:: SOURCE PASSAGE ::
★ ★ ★ ★

# Is Lou Williams A PG?



## USSKittyHawk (Jul 22, 2005)

> 76ers guard Lou Williams can score. But, can he play point guard? Friday night against the New Jersey Nets, Williams shot 6-for-10, scored 15 points, grabbed three rebounds and had two assists and no turnovers in 26 minutes. He has just six assists in three preseason games.
> 
> Williams, who has taken over the playmaking duties with the departure of Andre Miller to Portland, insists he just has to be himself and play within himself.
> 
> "I think we did a solid job," Williams told the Courier-Post. "This offense (the Sixers' new Princeton Offense) is set up for it to be easy for guys. If you learn your position, it's not a very complicated offense. I'm not trying to do anything outside of my means. I'm a scorer at heart, I'm a playmaker at heart. That's what coach Eddie Jordan wants me to be."


http://insider.espn.go.com/nba/features/rumors


----------



## Coatesvillain (Jul 17, 2002)

Pretty much agree with what Lou said there. Individual assists are overrated anyway. The goal is to have a lot of team assists, and that's especially true with the offense the Sixers will be running.


----------



## Sliccat (Oct 16, 2004)

Where have all the sixer fans gone?


----------



## jayk009 (Aug 6, 2003)

Sliccat said:


> Where have all the sixer fans gone?


most of them were iverson fans


----------



## TYO23 (Feb 2, 2009)

I believe lou can play point for us. He has been effective so far. Id love to see him paired with jrue in the backcourt sometimes in this season.

★ ★ ★ ★

:: WRITTEN REQUEST ::
Extend the forum thread on whether Lou Williams can play point guard, picking up right after its last post. The records that come next have nothing to do with the forum thread about Lou Williams.

★ ★ ★ ★

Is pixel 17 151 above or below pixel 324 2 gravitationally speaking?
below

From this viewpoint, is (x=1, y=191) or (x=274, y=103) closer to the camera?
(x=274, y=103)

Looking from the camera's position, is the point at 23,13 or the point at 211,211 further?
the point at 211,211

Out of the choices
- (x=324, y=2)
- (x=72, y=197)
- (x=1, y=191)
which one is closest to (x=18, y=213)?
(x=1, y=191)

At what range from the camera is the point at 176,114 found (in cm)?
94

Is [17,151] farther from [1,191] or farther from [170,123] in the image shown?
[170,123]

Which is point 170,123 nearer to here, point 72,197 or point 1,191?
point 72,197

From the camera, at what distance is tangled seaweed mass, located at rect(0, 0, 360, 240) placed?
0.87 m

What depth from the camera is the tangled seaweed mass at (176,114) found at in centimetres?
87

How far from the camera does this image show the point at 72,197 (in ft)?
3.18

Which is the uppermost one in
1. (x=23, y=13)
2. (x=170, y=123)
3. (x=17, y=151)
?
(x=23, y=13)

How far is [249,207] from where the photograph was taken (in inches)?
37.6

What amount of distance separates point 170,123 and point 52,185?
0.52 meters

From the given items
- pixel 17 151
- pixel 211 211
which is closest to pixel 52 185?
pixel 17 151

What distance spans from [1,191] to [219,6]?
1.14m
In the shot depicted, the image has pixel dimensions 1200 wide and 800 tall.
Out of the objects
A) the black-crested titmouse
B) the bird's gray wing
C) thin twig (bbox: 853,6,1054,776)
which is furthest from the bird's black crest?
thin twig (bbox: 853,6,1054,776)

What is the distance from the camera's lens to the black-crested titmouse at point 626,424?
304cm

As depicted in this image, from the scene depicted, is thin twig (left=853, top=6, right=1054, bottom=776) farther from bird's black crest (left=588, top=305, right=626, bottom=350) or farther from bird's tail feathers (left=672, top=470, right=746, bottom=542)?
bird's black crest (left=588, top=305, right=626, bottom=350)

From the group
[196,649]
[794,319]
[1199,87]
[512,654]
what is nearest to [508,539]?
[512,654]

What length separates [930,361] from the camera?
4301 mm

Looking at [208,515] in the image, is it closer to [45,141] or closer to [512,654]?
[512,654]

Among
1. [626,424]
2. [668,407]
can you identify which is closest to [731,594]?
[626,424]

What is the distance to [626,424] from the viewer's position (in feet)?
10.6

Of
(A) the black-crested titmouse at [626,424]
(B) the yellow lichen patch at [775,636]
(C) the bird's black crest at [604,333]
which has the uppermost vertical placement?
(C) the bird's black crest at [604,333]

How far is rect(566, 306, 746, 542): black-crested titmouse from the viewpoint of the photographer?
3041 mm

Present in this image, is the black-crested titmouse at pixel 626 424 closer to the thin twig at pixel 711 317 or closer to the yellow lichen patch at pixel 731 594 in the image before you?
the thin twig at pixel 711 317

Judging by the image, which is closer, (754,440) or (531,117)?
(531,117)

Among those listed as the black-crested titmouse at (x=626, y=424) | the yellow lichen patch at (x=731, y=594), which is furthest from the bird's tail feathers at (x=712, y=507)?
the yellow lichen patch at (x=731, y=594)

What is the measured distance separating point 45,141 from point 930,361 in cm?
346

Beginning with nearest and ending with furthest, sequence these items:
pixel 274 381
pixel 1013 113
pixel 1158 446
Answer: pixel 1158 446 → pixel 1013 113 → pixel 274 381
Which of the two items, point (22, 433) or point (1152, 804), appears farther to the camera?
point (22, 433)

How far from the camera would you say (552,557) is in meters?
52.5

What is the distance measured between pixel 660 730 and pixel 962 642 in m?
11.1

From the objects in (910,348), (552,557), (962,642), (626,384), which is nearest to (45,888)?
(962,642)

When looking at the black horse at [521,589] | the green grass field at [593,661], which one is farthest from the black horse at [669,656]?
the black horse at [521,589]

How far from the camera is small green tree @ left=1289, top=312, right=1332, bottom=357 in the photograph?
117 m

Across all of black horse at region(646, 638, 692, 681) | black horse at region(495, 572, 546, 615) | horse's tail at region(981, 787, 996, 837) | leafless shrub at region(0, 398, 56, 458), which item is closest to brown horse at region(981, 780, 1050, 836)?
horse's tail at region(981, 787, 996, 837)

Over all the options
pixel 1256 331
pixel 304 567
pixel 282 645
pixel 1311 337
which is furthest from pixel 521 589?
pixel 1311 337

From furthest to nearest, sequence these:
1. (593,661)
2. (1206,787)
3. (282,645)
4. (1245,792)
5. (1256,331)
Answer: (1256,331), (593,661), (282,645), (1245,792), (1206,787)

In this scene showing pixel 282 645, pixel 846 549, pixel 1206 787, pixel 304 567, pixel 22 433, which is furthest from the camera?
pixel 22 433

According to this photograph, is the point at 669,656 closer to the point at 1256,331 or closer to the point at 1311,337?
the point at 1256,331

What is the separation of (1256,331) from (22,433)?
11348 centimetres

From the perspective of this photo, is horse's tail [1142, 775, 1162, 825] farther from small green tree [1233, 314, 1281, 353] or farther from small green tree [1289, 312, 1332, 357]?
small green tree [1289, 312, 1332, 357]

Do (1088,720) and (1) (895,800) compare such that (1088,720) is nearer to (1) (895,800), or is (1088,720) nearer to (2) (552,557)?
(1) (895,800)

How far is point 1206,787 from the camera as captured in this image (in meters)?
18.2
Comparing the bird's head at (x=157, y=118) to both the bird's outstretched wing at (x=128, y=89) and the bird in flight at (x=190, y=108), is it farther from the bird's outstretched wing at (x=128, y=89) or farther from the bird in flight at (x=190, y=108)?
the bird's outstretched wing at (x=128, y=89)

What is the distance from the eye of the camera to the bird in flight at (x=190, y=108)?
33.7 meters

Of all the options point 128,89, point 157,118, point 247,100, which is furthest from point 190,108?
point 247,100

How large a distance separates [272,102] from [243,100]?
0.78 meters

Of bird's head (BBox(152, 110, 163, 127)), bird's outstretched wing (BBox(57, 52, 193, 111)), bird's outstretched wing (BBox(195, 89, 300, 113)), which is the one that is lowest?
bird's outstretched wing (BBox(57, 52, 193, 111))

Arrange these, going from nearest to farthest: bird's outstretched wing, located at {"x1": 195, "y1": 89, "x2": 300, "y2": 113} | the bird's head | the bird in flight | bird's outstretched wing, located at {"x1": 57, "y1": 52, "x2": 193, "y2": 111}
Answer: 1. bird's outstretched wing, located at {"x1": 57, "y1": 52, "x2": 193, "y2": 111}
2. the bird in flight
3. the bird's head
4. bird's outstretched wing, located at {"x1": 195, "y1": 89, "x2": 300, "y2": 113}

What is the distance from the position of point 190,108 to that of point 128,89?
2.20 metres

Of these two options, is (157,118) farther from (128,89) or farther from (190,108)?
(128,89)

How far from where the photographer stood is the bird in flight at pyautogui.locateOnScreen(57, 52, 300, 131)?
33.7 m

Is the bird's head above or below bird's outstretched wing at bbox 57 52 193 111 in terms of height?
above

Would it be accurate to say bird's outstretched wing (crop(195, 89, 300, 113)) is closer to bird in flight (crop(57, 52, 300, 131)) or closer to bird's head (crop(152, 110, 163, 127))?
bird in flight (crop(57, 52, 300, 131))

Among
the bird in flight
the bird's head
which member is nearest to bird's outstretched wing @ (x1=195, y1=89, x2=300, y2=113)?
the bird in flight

★ ★ ★ ★

:: OUTPUT ::
----------



## RollWithEm (Jul 16, 2002)

Lou seems to already have it all figured out. The Princeton offense does not require a true PG any more than the triangle offense does. I actually think it is a good choice for Philly's current personnel.


----------



## Sliccat (Oct 16, 2004)

jayisthebasel88 said:


> most of them were iverson fans


I'm an Iverson fan, and most of us stuck around after he got traded. It's only been the past year and a half when this place died down.

As for Lou, I'm not too worried about it. We've all beaten the princeton angle to death, but an underrated factor is his shooting ability. He's not even a good shooter really, but compared to Andre Miller? I have to think that will help the Andre/Thad combo volumes. It still leaves them with the problem of 3 slashers at once, but they'll have more scoring versatility this year.


----------



## Chan Ho Nam (Jan 9, 2007)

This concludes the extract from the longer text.